Book The Buddha and the Borderline

Download or read book The Buddha and the Borderline written by Kiera Van Gelder and published by New Harbinger Publications. This book was released on 2010-08-01 with total page 280 pages. Available in PDF, EPUB and Kindle. Book excerpt: Kiera Van Gelder's first suicide attempt at the age of twelve marked the onset of her struggles with drug addiction, depression, post-traumatic stress, self-harm, and chaotic romantic relationships-all of which eventually led to doctors' belated diagnosis of borderline personality disorder twenty years later. The Buddha and the Borderline is a window into this mysterious and debilitating condition, an unblinking portrayal of one woman's fight against the emotional devastation of borderline personality disorder. This haunting, intimate memoir chronicles both the devastating period that led to Kiera's eventual diagnosis and her inspirational recovery through therapy, Buddhist spirituality, and a few online dates gone wrong. Kiera's story sheds light on the private struggle to transform suffering into compassion for herself and others, and is essential reading for all seeking to understand what it truly means to recover and reclaim the desire to live.

Book The Busybody Buddha

Download or read book The Busybody Buddha written by Margie Rutledge and published by Dundurn. This book was released on 2002-11-01 with total page 171 pages. Available in PDF, EPUB and Kindle. Book excerpt: In the sequel to The Great Laundry Adventure, the three Lawrence children, Abigail, Jacob and Ernest (from oldest to youngest) are again embarked on a mysterious adventure, but this time, the adventure is initiated, it appears, by a small blue stone buddha which Ernest has discovered in a mysterious shop. The little buddha has a way of showing Ernest the unhappiness of others, and his brother and sister have expressly forbidden him to bring the buddha along on their summer holiday.
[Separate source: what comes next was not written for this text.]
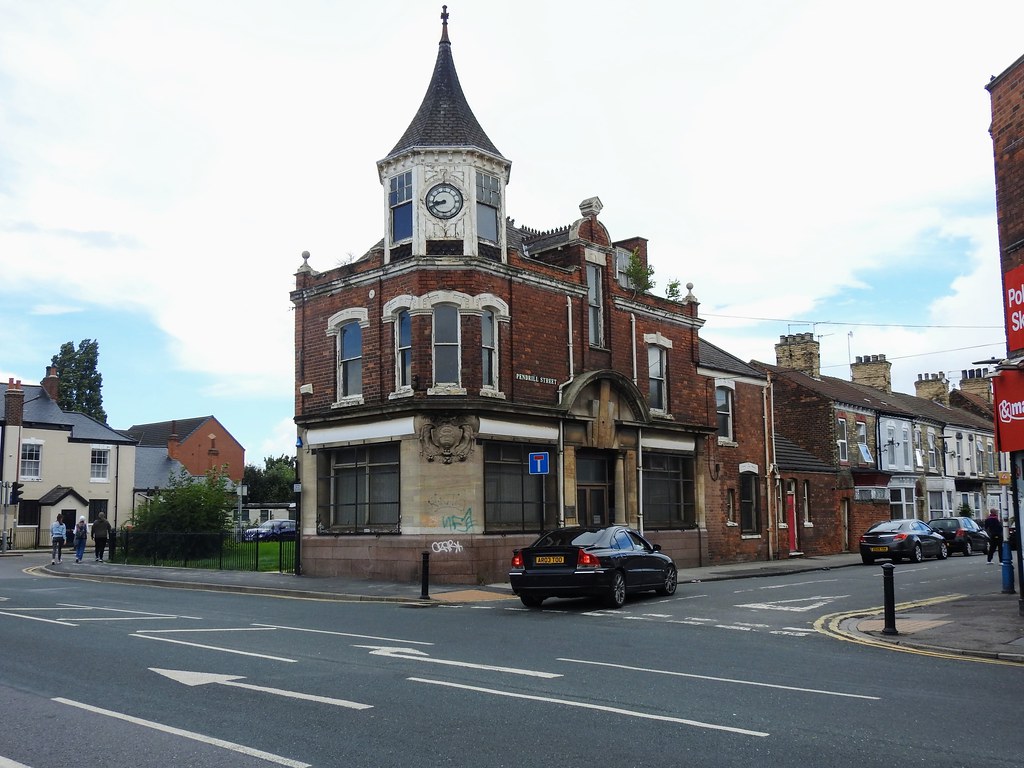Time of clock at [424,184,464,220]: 8:40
With their parents, they arrive by motorboat on the wonderfully primitive island where they always spend their holidays, ready for a carefree summer. At first they are delighted to rediscover their favorite haunts and activities, but soon five-year-old Ernest is oppressed by a sense of foreboding. He is afraid to tell Abigail and Jacob that he has brought the buddha to the island, but they soon discover its presence and take measures to try to prevent the buddhas powerful and unhappy messages from spoiling their holiday. Then the children discover a battered replica of the tourist boat, the Segwun, which has plied these shores for decades, and which then leads them to a small mist shrouded island, called Serene Island. They also discover a mysterious cave with ancient drawings and a tunnel through which pours the sound of sobbing. They follow the tunnel and it leads them back to the same small island. This time they find someone who is indeed unhappy and needs their help. And so their adventure with Charlotte, a young girl from another time, begins. A junior novel with a classic feel, illustrated with black and white illustrations, which will delight children eight and up. Rutledge has mined the mysterious elements of an untamed island to produce a story which is both whimsical and enchanting.